Return exactly the span of lines that opens with the line containing "class: Mammalia" and closes with the last line of the data, inclusive.

Stored data:

§

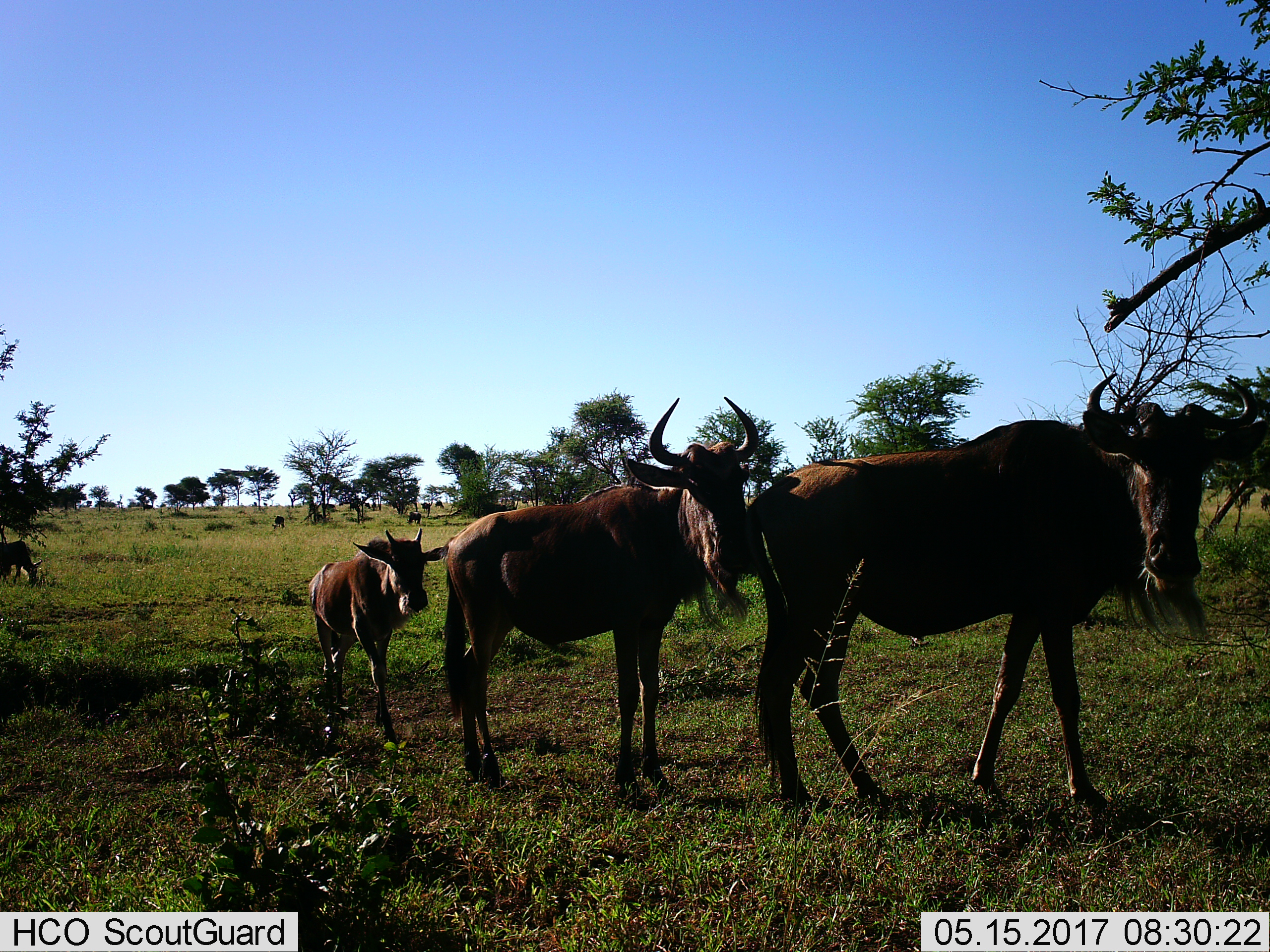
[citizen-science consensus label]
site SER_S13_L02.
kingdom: Animalia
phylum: Chordata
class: Mammalia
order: Artiodactyla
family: Bovidae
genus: Connochaetes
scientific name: Connochaetes taurinus taurinus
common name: blue wildebeest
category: wildebeestblue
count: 3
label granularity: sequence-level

§

_Exercise output_:
class: Mammalia
order: Artiodactyla
family: Bovidae
genus: Connochaetes
scientific name: Connochaetes taurinus taurinus
common name: blue wildebeest
category: wildebeestblue
count: 3
label granularity: sequence-level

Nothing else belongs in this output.